I still haven't finished The Orville S1 (I think I got through most of it though). It's definitely something I intend to get back to, despite a multitude of problems I have with the show. Just like Discovery I expect them to tweak the show over time though, and hopefully Seth himself takes less writing credits because I just don't think he's a particularly good writer, and Trek type stories pretty much live and die by the script.

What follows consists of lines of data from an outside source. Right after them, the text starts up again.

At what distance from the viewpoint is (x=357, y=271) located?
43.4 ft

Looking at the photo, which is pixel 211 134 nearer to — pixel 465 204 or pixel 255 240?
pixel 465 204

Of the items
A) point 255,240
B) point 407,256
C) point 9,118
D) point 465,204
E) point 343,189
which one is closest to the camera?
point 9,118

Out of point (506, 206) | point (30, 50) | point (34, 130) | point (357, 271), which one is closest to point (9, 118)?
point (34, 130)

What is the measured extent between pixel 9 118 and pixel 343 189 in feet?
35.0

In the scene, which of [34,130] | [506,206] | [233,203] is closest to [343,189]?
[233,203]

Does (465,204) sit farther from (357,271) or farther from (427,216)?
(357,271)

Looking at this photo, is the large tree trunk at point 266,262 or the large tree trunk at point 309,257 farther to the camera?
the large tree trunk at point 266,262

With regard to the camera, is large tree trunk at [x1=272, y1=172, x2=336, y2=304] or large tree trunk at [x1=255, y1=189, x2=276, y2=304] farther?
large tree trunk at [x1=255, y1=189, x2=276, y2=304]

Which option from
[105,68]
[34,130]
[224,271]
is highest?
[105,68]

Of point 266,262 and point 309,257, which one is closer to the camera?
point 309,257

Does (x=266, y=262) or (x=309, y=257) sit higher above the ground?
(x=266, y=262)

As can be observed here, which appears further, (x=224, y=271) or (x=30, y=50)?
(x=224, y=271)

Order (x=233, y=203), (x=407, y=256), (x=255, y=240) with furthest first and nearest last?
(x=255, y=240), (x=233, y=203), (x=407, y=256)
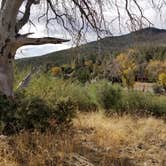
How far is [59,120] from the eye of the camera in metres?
9.44

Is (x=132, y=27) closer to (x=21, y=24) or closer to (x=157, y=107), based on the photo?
(x=21, y=24)

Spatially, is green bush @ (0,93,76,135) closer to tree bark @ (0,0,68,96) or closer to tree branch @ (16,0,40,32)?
tree bark @ (0,0,68,96)

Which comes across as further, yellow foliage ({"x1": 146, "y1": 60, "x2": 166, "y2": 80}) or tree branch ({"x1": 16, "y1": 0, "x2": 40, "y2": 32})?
yellow foliage ({"x1": 146, "y1": 60, "x2": 166, "y2": 80})

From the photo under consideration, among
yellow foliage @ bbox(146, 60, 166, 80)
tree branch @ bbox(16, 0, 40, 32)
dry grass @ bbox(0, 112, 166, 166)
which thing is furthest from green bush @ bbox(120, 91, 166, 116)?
yellow foliage @ bbox(146, 60, 166, 80)

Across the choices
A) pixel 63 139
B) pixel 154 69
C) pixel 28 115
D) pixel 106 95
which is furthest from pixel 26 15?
pixel 154 69

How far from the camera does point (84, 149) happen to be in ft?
26.5

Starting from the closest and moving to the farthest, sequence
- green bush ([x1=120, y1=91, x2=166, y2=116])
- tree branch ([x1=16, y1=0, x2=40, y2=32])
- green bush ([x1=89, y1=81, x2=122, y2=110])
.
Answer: tree branch ([x1=16, y1=0, x2=40, y2=32]), green bush ([x1=89, y1=81, x2=122, y2=110]), green bush ([x1=120, y1=91, x2=166, y2=116])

Meanwhile, I saw Episode 2 of Discovery S2. Funny you mention how un-Treklike Discovery is, because if this is an indication of what's to come, it's a confirmation of what episode 1 was suggesting, that they're stepping back into a Trek-style episodic show with a subplot throughline connecting it all. To be honest this to me is both a good and bad thing; I think we've talked about in the past how one of the problems with some of the Trek shows is that they became to complacent in its formula (TNG being new-TOS for its initial seasons and DS9/VOY both being very TNG-like in their early days). Sticking with that can work, but obviously with the same core group of people running the show for like a decade and a half (Berman, Barga, Taylor, and even Piller) the stories eventually got tired or unwatchable. To be fair The Orville did have a handful of episodes that I think did the formula quite well, updated for modern topics (The sex-change baby one was decent, and the social media one was pretty good if you overlook how the entire problem was caused by how idiotic LaMar was acting), so maybe all it takes is some new eyes at the formula.

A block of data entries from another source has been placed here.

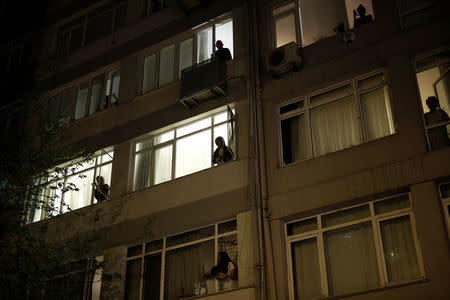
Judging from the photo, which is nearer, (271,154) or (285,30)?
Result: (271,154)

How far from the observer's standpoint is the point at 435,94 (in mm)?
12578

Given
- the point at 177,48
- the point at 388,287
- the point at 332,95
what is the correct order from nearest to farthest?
the point at 388,287 → the point at 332,95 → the point at 177,48

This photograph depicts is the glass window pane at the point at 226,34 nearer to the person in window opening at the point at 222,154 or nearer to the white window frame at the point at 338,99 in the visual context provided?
the white window frame at the point at 338,99

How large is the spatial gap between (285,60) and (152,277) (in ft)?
22.5

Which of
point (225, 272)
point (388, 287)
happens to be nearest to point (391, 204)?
point (388, 287)

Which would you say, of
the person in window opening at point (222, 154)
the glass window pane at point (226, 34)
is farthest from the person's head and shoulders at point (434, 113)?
the glass window pane at point (226, 34)

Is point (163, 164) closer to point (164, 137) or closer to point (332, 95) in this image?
point (164, 137)

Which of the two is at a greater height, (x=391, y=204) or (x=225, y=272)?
(x=391, y=204)

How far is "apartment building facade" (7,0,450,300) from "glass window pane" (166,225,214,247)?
1.5 inches

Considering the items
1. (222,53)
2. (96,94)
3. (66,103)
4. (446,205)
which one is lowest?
(446,205)

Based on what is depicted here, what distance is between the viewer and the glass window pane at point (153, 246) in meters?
14.8

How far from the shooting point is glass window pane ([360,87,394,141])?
1291 centimetres

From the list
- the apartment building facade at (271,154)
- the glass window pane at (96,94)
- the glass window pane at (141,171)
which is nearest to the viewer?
the apartment building facade at (271,154)

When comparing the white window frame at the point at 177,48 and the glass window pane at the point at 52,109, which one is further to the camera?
the glass window pane at the point at 52,109
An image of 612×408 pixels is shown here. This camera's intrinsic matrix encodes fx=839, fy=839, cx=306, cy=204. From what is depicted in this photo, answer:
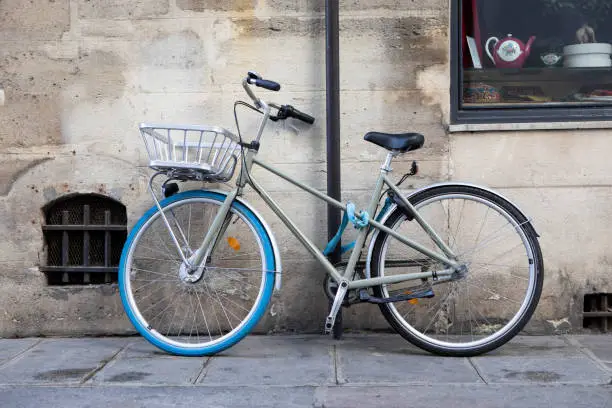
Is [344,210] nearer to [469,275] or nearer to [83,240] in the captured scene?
[469,275]

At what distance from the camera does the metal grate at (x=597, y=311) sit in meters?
5.13

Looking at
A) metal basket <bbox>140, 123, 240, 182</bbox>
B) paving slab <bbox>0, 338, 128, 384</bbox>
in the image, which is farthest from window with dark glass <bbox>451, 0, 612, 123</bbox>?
paving slab <bbox>0, 338, 128, 384</bbox>

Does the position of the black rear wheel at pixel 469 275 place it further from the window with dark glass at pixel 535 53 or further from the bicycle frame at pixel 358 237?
the window with dark glass at pixel 535 53

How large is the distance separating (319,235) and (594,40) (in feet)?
7.03

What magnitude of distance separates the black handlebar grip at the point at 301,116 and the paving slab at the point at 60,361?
67.0 inches

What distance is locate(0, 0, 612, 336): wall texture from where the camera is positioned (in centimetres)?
508

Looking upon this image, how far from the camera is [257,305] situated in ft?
15.2

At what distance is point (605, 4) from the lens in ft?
17.4

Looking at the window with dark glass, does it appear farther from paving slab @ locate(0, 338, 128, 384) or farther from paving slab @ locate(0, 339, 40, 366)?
paving slab @ locate(0, 339, 40, 366)

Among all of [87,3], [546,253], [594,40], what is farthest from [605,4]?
[87,3]

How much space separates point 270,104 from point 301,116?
0.80 ft

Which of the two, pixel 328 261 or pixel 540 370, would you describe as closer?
pixel 540 370

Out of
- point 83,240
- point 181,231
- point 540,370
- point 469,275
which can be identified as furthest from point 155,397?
point 469,275

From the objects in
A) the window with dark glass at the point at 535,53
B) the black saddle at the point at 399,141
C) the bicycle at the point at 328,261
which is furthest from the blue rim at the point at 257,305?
the window with dark glass at the point at 535,53
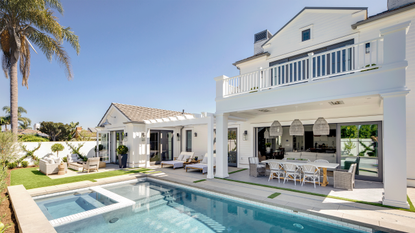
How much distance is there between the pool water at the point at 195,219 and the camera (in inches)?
184

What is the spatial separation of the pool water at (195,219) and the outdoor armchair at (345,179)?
9.72 feet

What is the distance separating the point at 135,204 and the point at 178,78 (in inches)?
546

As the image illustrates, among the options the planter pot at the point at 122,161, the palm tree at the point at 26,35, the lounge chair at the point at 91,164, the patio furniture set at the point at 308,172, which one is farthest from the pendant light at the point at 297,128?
the palm tree at the point at 26,35

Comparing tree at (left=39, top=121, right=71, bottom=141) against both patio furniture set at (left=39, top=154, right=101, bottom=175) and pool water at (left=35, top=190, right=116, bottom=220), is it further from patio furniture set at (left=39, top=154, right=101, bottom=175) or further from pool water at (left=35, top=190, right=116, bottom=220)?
pool water at (left=35, top=190, right=116, bottom=220)

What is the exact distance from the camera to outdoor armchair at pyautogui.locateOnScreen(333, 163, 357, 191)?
22.2 ft

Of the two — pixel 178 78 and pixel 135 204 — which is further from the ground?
pixel 178 78

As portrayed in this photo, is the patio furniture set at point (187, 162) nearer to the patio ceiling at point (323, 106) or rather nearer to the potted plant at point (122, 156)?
the potted plant at point (122, 156)

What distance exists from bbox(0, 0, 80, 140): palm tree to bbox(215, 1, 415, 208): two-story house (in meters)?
→ 12.1

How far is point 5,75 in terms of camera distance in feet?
43.5

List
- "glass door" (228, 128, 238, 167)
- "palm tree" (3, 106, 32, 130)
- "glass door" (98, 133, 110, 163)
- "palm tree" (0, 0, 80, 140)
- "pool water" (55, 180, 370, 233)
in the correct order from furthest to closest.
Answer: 1. "palm tree" (3, 106, 32, 130)
2. "glass door" (98, 133, 110, 163)
3. "glass door" (228, 128, 238, 167)
4. "palm tree" (0, 0, 80, 140)
5. "pool water" (55, 180, 370, 233)

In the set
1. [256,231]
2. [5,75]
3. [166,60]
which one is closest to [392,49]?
[256,231]

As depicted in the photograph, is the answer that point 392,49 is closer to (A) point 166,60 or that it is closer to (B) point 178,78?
(A) point 166,60

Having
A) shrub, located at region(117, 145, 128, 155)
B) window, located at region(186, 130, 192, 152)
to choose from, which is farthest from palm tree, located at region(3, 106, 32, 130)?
window, located at region(186, 130, 192, 152)

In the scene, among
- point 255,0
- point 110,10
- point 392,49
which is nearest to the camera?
point 392,49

Anyway this episode was just banal Trek stuff done a million times. It was about a splintered group of humans who are mysteriously in the Beta Quadrant (Discovery can still mushroom-teleport everywhere, angering canon nerds everywhere), and the mystery itself is actually never solved, because that's the subplot of this season. The suggestion by the episode is that there's some kind of God-like space entity doing this, so I guess that's classic Trek stuff, but it does kinda hurt the episode's own standalone mystery. The rest of the episode was basically Prime Directive stuff that's been debated about 12 dozen times throughout Trek, with nothing really new to show for it this time. At least it wasn't at fucking stupid as Enterprise's Prime Directive episode though (Dear Doctor), or even some of Voyager's Prime Directive episodes (like Time and Again) because the Discovery crew isn't a bunch of genocidal maniacs.